Passage provided.

___

The opinion of the court was delivered by: Honorable David H. Coar



Plaintiff Nancy R. Murray ("Murray") brought this action under the Fair Credit Reporting Act ("FCRA"), 15 U.S.C. § 1681 et seq. Plaintiff and her husband filed for personal bankruptcy in 2002. Shortly thereafter, they began to receive large quantities of mail purporting to contain credit offers from lenders who focus on borrowers with less-than-optimal credit. One of the mailings she received was a flyer from defendants Sunrise Chevrolet, Inc. ("Sunrise") and Triad Financial Corporation, d/b/a Roadloans ("Triad"). Triad and Sunrise had obtained mailing information for 14,000 Illinois consumers whose credit scores were within a certain range and who had recently filed for bankruptcy or had a car repossessed. The flyer, sent to 14,000 Illinois residents, including Murray, stated that Murray had been pre-approved for an automobile loan of up to $19,500 and that information contained in her credit bureau report had been obtained from a consumer reporting agency for the purpose of selecting her for the offer. At the bottom of the flyer, in much smaller type in a different font, a disclosure indicated that information from Murray's credit report had been used in selecting her for the offer. The last sentence of the disclosure provided information about how consumers can exercise their privacy rights and opt out of receiving future offers. Murray alleges that the flyer violates FCRA because it does not represent a "firm offer of credit," 15 U.S.C. § 1681b(c)(1)(B)(i), and because the opt out provisions were not displayed in the required "clear and conspicuous" manner, 15 U.S.C. § 1681m(d)(1)(D). Now pending before this Court is Murray's motion to certify a plaintiff class pursuant to Rule 23 of the Federal Rules of Civil Procedure, which is fully briefed and ripe for decision. Plaintiff defines the class as "all persons with Illinois addresses to whom defendants sent [the flyer] on or after Nov[ember] 24, 2002 and before Dec[ember] 14, 2004." (Pl.'s Mtn. for Class Cert.)

___

Input data.
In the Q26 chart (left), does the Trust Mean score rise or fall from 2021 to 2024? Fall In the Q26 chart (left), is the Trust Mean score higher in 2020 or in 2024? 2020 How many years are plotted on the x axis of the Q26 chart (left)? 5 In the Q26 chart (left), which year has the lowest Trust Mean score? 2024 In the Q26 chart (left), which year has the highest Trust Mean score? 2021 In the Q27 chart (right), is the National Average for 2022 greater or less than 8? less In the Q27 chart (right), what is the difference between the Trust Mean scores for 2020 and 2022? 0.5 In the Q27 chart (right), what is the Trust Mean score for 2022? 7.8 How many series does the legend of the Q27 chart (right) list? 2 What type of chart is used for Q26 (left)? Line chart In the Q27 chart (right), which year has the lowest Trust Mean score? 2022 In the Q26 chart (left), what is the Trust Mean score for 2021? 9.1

___

Actions to take.
1. In the court opinion on the Fair Credit Reporting Act claim, what maximum automobile loan amount did the flyer say Murray had been pre-approved for?
2. Continue the court opinion on the Fair Credit Reporting Act claim, starting after its final sentence.

Task-by-task outputs.
1. Up to $19,500.

2.
Under Rule 23(a), a proposed class must satisfy four conditions before a court will grant certification: 1) numerosity; 2) commonality; 3) typicality; and 4) adequacy of representation. Fed. R. Civ. P. 23(a). Defendants contend that Murray cannot establish that she is an adequate class representative or that the class meets the commonality and typicality requirements. In addition to Rule 23(a), a putative class plaintiff must also satisfy at least one of the conditions in Rule 23(b). Murray contends that a class action will be superior to other available methods of resolving the controversy in this case, under Rule 23(b)(3). Defendants, predictably, disagree, arguing that individual issues predominate over common questions of law and fact and that individual litigation is a more fair and efficient method of adjudicating the dispute.

A. Numerosity

Rule 23(a)(1) requires that the class be "so numerous that joinder of all members is impracticable." Although there is no "magic number" of class members for numerosity purposes, case law indicates that when a class numbers at least 40, joinder will be considered impracticable. Swanson v. Am. Consumer Industries, 415 F.2d 1326, 1333 (7th Cir. 1969). The proposed class would consist of every Illinois consumer who received a flyer from the defendants. The parties agree that 14,000 flyers were mailed to Illinois residents. Numerosity is clearly satisfied.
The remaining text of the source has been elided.